─── Extrait ───

Maxline Saintil et moi sommes rencontré avec plus d’une heure de retard par rapport à l’heure prévue pour cet entretien. Elle a été coincée au niveau de la route de Plaine du cul-de-sac par le bouchon habituel, mais qui était renforcé soudain par la guerre des gangs armés. Elle m’arrivait pressée et visiblement affectée :  le choc, me dit-elle, d’un jeune homme tué par balles sur la route. Nous nous en plaignions impuissantes, le temps de nous installer sur un muret de la cour de la Maison Dufort, à côté  de quelques  fleurs en pot. C’est là, à cet endroit un peu frais, que s’est déroulée calmement notre conversation.

Maxline a dû vivre dans un premier temps avec sa marraine jusqu’à ses 9 ans. Après la mort de celle-ci, elle a retrouvé une tante avec qui elle a vécu pendant de nombreuses années.

« Cela se passait de cette façon-là, parce que mes frères et sœurs aîné.e.s ne voulaient pas que (ma) leur mère ait d’autres enfants », confie Maxline désolée.

« Ma tante était dure et donnait du bâton en veux-tu en voilà. Mais elle était aimante à sa façon. Elle était une victime aussi de sa mère, qui croyait la battre pour la protéger. C’était une forme d’amour qu’elle croyait nous donner », avoue la normalienne . Elle était dure mais lui a toutefois inculqué les valeurs du travail, entre autres. Et surtout, comme femme, celle de ne jamais attendre qu’un homme la prenne en charge.

S’il y a eu du difficile dans ses rapports avec sa tante, elle a connu aussi du terrible à la maison de celle-ci. Quelque chose qui ne la quittera peut-être jamais : les 3  tentatives de viol qu’elle a subies, deux du mari de sa tante et l’autre, d’un autre proche, entre13 et 17 ans.

Le comble, dit-elle, « c’est de rester dans la même attitude pour éviter d’être celle que blâme la société. Et surtout, ne rien piper pour éviter qu’il n’y ait écho et pour éviter que la réputation de la famille ne soit en danger».

Les premiers contacts avec les livres

« J’ai découvert les livres très tôt dans ma vie, grâce au fait que les filles et fils de ma tante aimaient lire et ramenaient à la maison en particulier des  livres de la collection « Arlequin ».

Les racines de cette passion précoce pour les livres allaient être nourries, confie Maxline, du fait de son besoin parfois de s’isoler du reste de la maison. À chaque isolement donc, toujours un livre. « Je m’enfermais pour lire », dit-elle.

Ça a pris ensuite des proportions, quand les fils et les filles de sa tante atteignaient les classes littéraires. « Je les suivais dans leurs lectures et leurs devoirs de résumé de textes. », dit-elle, soulignant que ce goût pour les livres l’a bien suivie après au lycée.

La passion de conter

Maxline fait du conte une autre forme de vie à l’intérieur de sa vie propre. Et cela ne vient pas comme un coup de magie.

─── Données fournies ───

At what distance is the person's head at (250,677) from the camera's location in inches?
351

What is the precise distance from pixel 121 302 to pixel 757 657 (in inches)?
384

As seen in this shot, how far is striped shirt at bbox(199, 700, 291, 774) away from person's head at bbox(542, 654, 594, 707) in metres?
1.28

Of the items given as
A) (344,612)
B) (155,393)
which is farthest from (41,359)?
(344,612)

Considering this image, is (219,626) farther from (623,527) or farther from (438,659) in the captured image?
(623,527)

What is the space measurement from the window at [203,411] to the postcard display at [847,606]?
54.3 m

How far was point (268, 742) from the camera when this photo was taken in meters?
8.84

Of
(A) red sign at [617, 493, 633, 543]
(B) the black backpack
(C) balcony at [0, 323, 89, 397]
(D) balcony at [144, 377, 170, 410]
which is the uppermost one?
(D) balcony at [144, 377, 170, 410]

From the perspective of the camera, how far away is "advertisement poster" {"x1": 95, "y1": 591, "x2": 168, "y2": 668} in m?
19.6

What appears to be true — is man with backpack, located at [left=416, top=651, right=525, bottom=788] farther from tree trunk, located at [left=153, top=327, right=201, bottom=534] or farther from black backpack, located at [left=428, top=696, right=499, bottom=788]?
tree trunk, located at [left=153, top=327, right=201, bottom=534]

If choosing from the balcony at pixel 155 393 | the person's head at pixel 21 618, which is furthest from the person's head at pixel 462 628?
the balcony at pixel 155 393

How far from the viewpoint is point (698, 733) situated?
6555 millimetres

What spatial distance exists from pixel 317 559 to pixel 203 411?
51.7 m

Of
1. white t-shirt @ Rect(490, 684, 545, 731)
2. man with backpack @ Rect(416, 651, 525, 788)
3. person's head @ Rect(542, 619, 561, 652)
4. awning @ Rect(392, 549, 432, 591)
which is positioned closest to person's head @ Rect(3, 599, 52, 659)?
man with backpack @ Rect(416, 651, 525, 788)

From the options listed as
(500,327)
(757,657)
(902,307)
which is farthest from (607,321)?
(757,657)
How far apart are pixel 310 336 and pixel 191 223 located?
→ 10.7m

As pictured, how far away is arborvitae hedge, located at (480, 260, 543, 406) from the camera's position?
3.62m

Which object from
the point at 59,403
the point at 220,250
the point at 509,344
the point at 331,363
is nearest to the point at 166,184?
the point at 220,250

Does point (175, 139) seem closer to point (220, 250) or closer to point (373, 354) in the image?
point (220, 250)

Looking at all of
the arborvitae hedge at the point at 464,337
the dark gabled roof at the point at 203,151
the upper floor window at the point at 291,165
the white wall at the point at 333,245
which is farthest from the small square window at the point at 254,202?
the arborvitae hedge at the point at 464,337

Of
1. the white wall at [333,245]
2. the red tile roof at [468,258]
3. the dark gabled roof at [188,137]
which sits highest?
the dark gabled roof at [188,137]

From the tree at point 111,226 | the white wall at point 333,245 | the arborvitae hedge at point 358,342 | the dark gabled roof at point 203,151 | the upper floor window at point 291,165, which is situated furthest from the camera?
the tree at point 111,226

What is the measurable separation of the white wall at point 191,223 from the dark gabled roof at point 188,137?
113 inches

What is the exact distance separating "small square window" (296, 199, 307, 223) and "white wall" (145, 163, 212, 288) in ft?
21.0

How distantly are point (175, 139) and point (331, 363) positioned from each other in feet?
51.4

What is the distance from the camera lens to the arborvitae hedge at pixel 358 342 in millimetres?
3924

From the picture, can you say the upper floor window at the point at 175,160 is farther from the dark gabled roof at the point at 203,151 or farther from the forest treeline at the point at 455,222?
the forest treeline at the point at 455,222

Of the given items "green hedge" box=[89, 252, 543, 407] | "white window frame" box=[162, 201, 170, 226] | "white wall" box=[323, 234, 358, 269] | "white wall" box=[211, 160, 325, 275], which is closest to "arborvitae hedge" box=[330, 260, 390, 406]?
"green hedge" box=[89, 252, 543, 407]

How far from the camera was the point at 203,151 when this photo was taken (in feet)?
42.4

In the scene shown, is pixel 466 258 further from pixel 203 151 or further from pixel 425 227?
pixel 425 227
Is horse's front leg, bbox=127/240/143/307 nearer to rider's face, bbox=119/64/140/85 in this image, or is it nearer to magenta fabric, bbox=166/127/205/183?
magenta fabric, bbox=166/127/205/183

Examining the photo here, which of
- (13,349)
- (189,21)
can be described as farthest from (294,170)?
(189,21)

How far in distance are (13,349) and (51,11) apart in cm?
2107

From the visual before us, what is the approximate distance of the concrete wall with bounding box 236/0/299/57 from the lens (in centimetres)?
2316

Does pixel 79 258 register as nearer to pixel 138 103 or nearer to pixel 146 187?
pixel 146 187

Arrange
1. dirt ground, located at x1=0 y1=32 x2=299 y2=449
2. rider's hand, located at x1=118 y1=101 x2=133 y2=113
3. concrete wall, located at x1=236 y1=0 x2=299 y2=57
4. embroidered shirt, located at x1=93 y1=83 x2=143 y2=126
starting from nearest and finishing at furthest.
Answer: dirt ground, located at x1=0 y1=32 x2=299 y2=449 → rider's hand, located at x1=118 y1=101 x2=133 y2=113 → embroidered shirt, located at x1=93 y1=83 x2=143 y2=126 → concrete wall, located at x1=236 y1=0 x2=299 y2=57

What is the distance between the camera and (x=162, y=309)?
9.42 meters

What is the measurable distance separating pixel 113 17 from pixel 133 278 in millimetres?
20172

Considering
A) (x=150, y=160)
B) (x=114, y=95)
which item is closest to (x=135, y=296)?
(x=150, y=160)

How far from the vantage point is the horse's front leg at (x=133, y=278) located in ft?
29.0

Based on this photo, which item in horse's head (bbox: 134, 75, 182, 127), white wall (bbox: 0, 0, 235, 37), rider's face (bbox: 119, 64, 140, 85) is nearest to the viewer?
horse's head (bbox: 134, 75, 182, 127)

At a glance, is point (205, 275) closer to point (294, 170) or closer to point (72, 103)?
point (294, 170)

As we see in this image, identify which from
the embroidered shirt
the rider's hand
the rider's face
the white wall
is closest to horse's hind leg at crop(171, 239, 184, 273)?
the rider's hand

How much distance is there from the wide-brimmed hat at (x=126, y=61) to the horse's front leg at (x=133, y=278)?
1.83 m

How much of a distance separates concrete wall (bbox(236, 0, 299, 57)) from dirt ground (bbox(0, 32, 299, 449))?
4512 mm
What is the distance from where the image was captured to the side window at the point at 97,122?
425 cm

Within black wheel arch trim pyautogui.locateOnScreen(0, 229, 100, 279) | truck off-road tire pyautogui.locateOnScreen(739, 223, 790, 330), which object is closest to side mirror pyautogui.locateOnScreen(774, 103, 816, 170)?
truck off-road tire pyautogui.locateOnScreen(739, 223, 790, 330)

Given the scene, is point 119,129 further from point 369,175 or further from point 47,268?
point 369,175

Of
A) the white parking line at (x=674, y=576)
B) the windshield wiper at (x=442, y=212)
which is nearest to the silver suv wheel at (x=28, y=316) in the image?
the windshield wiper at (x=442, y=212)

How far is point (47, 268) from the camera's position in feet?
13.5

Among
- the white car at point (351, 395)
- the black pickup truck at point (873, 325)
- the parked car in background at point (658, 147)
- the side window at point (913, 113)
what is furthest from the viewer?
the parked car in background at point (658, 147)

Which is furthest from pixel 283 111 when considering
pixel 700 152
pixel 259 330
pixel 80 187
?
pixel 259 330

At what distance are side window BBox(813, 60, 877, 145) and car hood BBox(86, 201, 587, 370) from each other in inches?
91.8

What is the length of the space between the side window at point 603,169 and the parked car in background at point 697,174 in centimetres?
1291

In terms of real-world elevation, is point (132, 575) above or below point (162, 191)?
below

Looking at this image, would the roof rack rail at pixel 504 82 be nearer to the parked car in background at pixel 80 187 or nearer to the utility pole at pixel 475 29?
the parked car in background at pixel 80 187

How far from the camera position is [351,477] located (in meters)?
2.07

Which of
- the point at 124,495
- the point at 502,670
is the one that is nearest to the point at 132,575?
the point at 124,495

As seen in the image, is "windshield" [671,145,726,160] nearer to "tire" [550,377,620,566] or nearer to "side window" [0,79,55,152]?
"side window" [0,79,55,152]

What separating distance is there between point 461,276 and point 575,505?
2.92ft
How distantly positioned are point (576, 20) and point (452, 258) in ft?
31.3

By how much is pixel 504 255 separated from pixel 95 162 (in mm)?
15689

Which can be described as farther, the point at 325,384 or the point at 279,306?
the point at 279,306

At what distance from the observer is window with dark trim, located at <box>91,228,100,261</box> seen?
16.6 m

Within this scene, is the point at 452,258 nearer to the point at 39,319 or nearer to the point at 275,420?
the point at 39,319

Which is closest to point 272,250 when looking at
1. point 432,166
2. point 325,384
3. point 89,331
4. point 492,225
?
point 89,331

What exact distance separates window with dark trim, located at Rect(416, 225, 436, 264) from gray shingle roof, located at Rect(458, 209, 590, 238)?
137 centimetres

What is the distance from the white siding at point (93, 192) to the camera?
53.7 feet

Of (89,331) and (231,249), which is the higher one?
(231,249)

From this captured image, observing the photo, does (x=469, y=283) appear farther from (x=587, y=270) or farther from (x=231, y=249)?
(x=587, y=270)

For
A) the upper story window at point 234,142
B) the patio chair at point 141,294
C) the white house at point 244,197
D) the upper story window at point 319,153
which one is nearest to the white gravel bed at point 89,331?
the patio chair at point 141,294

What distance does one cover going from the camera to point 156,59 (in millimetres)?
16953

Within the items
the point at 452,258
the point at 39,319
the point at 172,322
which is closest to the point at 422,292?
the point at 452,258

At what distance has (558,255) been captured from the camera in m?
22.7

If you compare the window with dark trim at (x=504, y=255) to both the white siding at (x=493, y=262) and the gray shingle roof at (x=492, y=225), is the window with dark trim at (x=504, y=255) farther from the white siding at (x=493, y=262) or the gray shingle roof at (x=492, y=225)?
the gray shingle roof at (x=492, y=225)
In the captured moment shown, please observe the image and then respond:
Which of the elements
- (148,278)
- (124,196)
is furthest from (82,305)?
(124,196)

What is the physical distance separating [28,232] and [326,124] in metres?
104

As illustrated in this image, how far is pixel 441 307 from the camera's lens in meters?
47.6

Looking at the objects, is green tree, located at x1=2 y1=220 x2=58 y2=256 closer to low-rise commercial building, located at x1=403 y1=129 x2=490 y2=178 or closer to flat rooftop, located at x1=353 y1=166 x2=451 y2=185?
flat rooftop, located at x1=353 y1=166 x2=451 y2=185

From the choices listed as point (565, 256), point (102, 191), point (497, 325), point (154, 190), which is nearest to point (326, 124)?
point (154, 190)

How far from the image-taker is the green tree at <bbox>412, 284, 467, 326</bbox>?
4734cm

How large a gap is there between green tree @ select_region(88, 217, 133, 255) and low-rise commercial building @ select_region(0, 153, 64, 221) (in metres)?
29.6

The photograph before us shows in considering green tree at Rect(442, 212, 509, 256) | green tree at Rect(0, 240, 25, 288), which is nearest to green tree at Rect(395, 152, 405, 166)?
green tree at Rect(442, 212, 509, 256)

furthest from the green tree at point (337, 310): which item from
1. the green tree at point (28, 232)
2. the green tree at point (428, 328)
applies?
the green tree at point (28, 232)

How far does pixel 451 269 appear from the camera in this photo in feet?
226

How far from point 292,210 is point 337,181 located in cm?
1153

───

Petit exercice A
Repérez dans les rangées toutes les lignes qui contiennent le mot « embroidered » et recopiez-les.
Petit exercice B
Poursuivez l'extrait consacré à Maxline Saintil à partir de l'endroit où il s'arrête.

Résultat final A
4. embroidered shirt, located at x1=93 y1=83 x2=143 y2=126
Answer: dirt ground, located at x1=0 y1=32 x2=299 y2=449 → rider's hand, located at x1=118 y1=101 x2=133 y2=113 → embroidered shirt, located at x1=93 y1=83 x2=143 y2=126 → concrete wall, located at x1=236 y1=0 x2=299 y2=57
the embroidered shirt

Résultat final B
« Le goût pour le conte, cela remonte déjà au temps où je vivais avec ma mère adoptive, qui était voduisante. On était plusieurs gosses. Elle ne nous tapait que fort rarement. Quand nous faisions quelque chose qui lui déplaisait le jour, elle nous réunissait la nuit et nous contait une histoire. Dans l’histoire contée, elle fait exister un personnage qui fait quelque chose proche de ce que nous avons fait. Elle tue le personnage après pour ce qu’il à fait ou lui donne un sort exagéré. Nous partions dormir avec cette peur dans la tête et c’était difficile après de refaire la même chose ».

Si le goût se formait pour le conte chez Maxline avec sa marraine, il lui fallait un jour de l’année 2013 rencontrer Chelson Ermoza et Jimmy pour se réconcilier avec ce moment de l’enfance et s’y jeter depuis à corps perdu.

Depuis 2014, Maxline se forme en conte à travers des programmes mis en place par Foudizè Théâtre avec des formateurs tant haïtiens qu’étrangers. Ces formations donnent des techniques à la fois sur la manière de conter mais aussi sur celle d’écrire des contes.

« Je conte dans des écoles un peu partout dans le pays, à Lascahobas, à Port-au-Prince et à Petit-Goave, entre autres », explique Maxline, qui croit que le conte a vocation de véhiculer les mœurs et les coutumes. Mais aussi d’éduquer, voire même d’instruire.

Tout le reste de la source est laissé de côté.